Background
Tropospheric ozone is an important greenhouse gas that absorbs both longwave (terrestrial) and shortwave (solar) radiation.  Produced by the photochemical oxidation of CO and hydrocarbons in the presence of NO and NO2, large increases in tropospheric ozone have been observed over the past century, as anthropogenic emissions of its precursors have risen dramatically.

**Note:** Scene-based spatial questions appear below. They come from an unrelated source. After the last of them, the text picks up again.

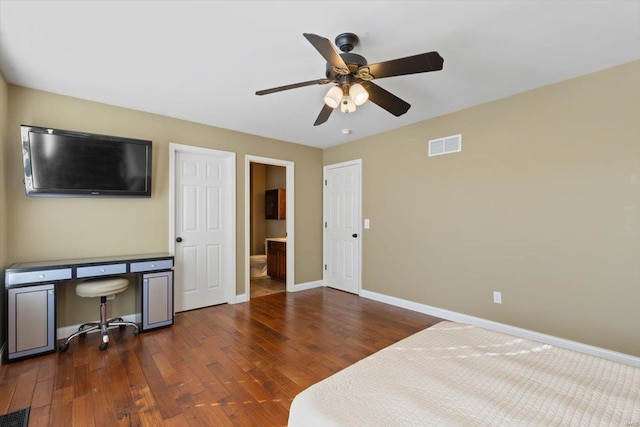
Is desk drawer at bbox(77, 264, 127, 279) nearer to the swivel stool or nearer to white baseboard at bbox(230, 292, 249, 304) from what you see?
the swivel stool

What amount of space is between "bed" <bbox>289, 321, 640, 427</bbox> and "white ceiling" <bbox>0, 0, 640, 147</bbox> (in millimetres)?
2132

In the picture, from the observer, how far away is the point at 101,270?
297 cm

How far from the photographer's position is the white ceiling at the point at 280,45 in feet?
6.13

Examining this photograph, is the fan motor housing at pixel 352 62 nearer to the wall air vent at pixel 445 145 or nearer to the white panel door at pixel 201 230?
the wall air vent at pixel 445 145

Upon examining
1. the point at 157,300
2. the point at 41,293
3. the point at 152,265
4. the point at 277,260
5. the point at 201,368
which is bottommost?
the point at 201,368

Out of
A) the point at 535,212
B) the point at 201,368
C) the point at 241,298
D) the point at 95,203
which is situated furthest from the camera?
the point at 241,298

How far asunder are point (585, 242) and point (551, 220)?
32 cm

The resultant effect on climate since preindustrial times has typically been estimated to be a radiative forcing between 0.3 and 0.5 watts per square meter.  However, as Mickley and Jacob note, there is "considerable uncertainty about ozone levels in preindustrial times," and current models "overestimate systematically the late nineteenth and early twentieth century observations."  As a result, climate models may currently be significantly underestimating the contribution of tropospheric ozone to the global warming observed since the end of the Little Ice Age.

What was done
The authors used a global three-dimensional model of tropospheric chemistry to explore "to what extent uncertainties in natural sources for the nineteenth century can accommodate the low levels of ozone observed."  Furthermore, they examined the consequences of such uncertainties on model assessments of the radiative forcing increase from tropospheric ozone since preindustrial times.

What was learned
Model simulations revealed that uncertainties associated with natural emissions of NOx and hydrocarbons led to decreases in preindustrial ozone concentrations of 10-20 parts per billion relative to the values state-of-the-art models use in making calculations of tropospheric ozone radiative forcing.  Test simulations using these new estimates yielded "a global mean radiative forcing from ozone added to the atmosphere since preindustrial times of 0.72-0.80 watts per square meter, well above the range of forcings (0.3-0.5 watts per square meter) obtained by standard models."

What it means
In considering their results, the authors acknowledge there are uncertainties in their estimates that could account for the higher global radiative forcing produced by the model they used.  However, they note that "the test simulations represent our best reconstructions of the global preindustrial ozone fields constrained by the 1870-1910 surface air observations."  Thus, they conclude that "tropospheric ozone may have contributed a much larger fraction of total greenhouse forcing since preindustrial times than is generally assumed."  Such a result is very important, for if correct, it amounts to about half of the estimated increase in CO2-induced radiative forcing during the same time period, which would suggest that estimates of CO2-induced radiative forcing since preindustrial times are considerably overstated.